§ YOUR TASK: Copy all of the records below verbatim, line for line, changing nothing.

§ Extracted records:

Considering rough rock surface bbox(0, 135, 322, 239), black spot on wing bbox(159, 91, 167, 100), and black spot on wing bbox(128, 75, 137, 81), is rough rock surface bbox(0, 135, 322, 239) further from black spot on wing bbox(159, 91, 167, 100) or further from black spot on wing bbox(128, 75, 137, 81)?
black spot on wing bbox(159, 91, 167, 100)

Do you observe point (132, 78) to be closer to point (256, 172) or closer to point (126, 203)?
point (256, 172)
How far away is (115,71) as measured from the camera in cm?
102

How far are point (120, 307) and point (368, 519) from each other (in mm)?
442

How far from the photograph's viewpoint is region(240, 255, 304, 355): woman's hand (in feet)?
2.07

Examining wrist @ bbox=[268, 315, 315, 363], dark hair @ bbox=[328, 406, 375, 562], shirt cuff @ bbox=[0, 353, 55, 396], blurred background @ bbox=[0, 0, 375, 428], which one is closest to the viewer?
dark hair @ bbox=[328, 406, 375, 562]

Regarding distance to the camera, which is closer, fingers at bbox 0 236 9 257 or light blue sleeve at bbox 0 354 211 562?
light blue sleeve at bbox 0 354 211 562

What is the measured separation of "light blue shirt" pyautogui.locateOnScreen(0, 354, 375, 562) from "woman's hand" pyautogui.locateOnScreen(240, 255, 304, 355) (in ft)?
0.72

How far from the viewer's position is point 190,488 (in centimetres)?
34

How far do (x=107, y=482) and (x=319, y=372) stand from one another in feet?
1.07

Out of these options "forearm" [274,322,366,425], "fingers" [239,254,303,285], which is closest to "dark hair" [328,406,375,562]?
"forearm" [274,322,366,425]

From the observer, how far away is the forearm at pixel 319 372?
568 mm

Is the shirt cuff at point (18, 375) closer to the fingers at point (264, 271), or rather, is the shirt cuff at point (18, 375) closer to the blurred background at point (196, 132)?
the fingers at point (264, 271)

§ ANSWER TO THE EXERCISE:
Considering rough rock surface bbox(0, 135, 322, 239), black spot on wing bbox(159, 91, 167, 100), and black spot on wing bbox(128, 75, 137, 81), is rough rock surface bbox(0, 135, 322, 239) further from black spot on wing bbox(159, 91, 167, 100) or further from black spot on wing bbox(128, 75, 137, 81)?
black spot on wing bbox(159, 91, 167, 100)

Do you observe point (132, 78) to be closer to point (256, 172) or closer to point (126, 203)?
point (256, 172)
How far away is (115,71) as measured from the camera in cm?
102

How far are point (120, 307) and point (368, 519) from each other (in mm)?
442

How far from the photograph's viewpoint is region(240, 255, 304, 355): woman's hand (in feet)?
2.07

Examining wrist @ bbox=[268, 315, 315, 363], dark hair @ bbox=[328, 406, 375, 562], shirt cuff @ bbox=[0, 353, 55, 396], blurred background @ bbox=[0, 0, 375, 428], which one is closest to the viewer?
dark hair @ bbox=[328, 406, 375, 562]

Regarding distance to the camera, which is closer, fingers at bbox 0 236 9 257 or light blue sleeve at bbox 0 354 211 562?
light blue sleeve at bbox 0 354 211 562

What is the measured separation of "light blue shirt" pyautogui.locateOnScreen(0, 354, 375, 562) from "woman's hand" pyautogui.locateOnScreen(240, 255, 304, 355) (in ft)?
0.72

How far from the viewer's position is point 190,488 (in centimetres)?
34

How far do (x=107, y=482) and (x=319, y=372) stand from one another in feet?
1.07

Out of these options "forearm" [274,322,366,425], "fingers" [239,254,303,285], which is closest to "dark hair" [328,406,375,562]?
"forearm" [274,322,366,425]

From the observer, how far away is the forearm at pixel 319 372?
568 mm

Is the shirt cuff at point (18, 375) closer to the fingers at point (264, 271), or rather, is the shirt cuff at point (18, 375) closer to the blurred background at point (196, 132)?
the fingers at point (264, 271)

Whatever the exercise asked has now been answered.